# Group a sorted array based on the difference between current and previous elements in JavaScript

Suppose we have an array of Integers sorted in an increasing order like this −

const arr = [ 1, 2, 3, 5, 6, 7, 10, 12, 17, 18];

We are required to write a JavaScript function that takes in one such array.

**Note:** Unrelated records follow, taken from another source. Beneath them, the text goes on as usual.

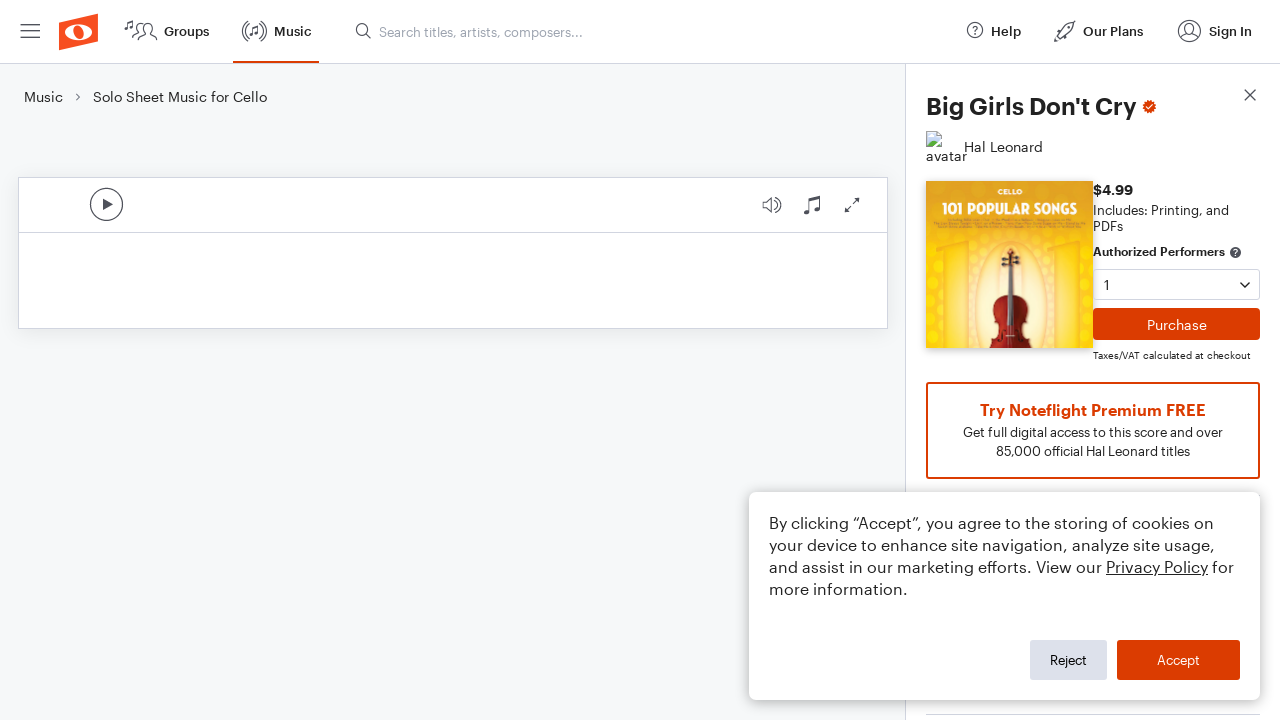

--- FILE ---
content_type: text/html; charset=utf-8
request_url: https://www.noteflight.com/pub_embed/e1ce57fee8713dd7e56809cb1f06d293?token=eyJhbGciOiJIUzI1NiJ9.eyJkYXRhIjp7InB1Ymxpc2hlZF9zY29yZV9pZCI6ImUxY2U1N2ZlZTg3MTNkZDdlNTY4MDljYjFmMDZkMjkzIiwicHJldmlldyI6dHJ1ZSwicGVyc29uYWxpemF0aW9uIjpudWxsLCJkaXNhYmxlUHJpbnRpbmciOnRydWV9LCJleHAiOjE3Njk1OTUxODN9.DH4DPBjv8eWQm2ubUsay8FokR1FovYm2KYABEodY8ac
body_size: 1594
content:
<!DOCTYPE html>
<html lang="en" xml:lang="en" xmlns="http://www.w3.org/1999/xhtml">
  <head>
    <meta content="text/html;charset=UTF-8" http-equiv="content-type" />
    <meta http-equiv="X-UA-Compatible" content="requiresActiveX=true" />

      <meta name="robots" content="noindex,nofollow" />

    <title>
      Noteflight - Online Music Notation Software
    </title>
    <script language="javascript">
      var appConfigJsonB64 = "[base64]"
    </script>
    <script src="https://production-assets.noteflight.com/speedyg/speedyg-a8e1916442d63d519d18.js"></script>
  </head>
  <body id="appBody">
  <div id="mainPage">
    <div id="embedContainer">
      <iframe id="embedIframe" class="fullSize" allow="autoplay; fullscreen"></iframe>
    </div>
    <div id="svgContainer">
      <div id="svgContainerHeader" class="svgContainerHeader" role="navigation" aria-label="svgContainerHeade">
        <div class="svgContainerHeaderInner" role="toolbar" aria-orientation="horizontal">
          <div class="headerPaletteLeft">
            <button
              id="playButton"
              class="unstyled paletteButton playCircle"
              aria-label="Play">
            </button>
          </div>
          <div class="headerPaletteRight">
            <button
              id="playbackButton"
              class="unstyled paletteButton playback"
              aria-label="Playback">
            </button>
            <button
              id="scoreButton"
              class="unstyled paletteButton notes"
              aria-label="Score">
            </button>
            <div id="printButtonContainer" class="hidden">
              <button
                id="printButton"
                class="unstyled paletteButton printSimple"
                aria-label="Print PDF Sample"
                aria-disabled="true">
              </button>
            </div>
            <button
              id="fullScreenButton"
              class="unstyled paletteButton"
              aria-label="Full Screen">
            </button>
          </div>
        </div>
      </div>
      <div id="pagesContainer" class="pagesContainer" role="main">
        <div id="pageTurnerBack" class="performUI performPageTurner back"></div>
        <div id="pageTurnerForward" class="performUI performPageTurner forward"></div>
      </div>
      <div id="spinner" class="hidden">
        <div id="spinner" class="overlay">
          <div class="spinnerContainer">
            <div class="spinner">
            </div>
            <div id="overlayCaption" class="overlayCaption"></div>
          </div>
        </div>
      </div>
    </div>
  </div>
</body>

</html>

The function should group the array in such a way so that −

• Elements within a group have a difference of 1 or less

• Each group element should have more than one element to be considered valid

Based on the above conditions, the expected output would be −

const output = [
[1, 2, 3],
[5, 6, 7],
[17, 18]
];

## Example

The code for this will be −

const arr = [ 1, 2, 3, 5, 6, 7, 10, 12, 17, 18];
const groupNear = (arr = []) => {
const res = [];
for (let ind = 0; ind < arr.length; ind++) {
let value = arr[ind];
if (arr[ind − 1] + 1 === value) {
res[res.length − 1].push(value);
} else if (value + 1 === arr[ind + 1]) {
res.push([value]);
};
};
return res;
};
console.log(groupNear(arr));

## Output

And the output in the console will be −

[ [ 1, 2, 3 ], [ 5, 6, 7 ], [ 17, 18 ] ]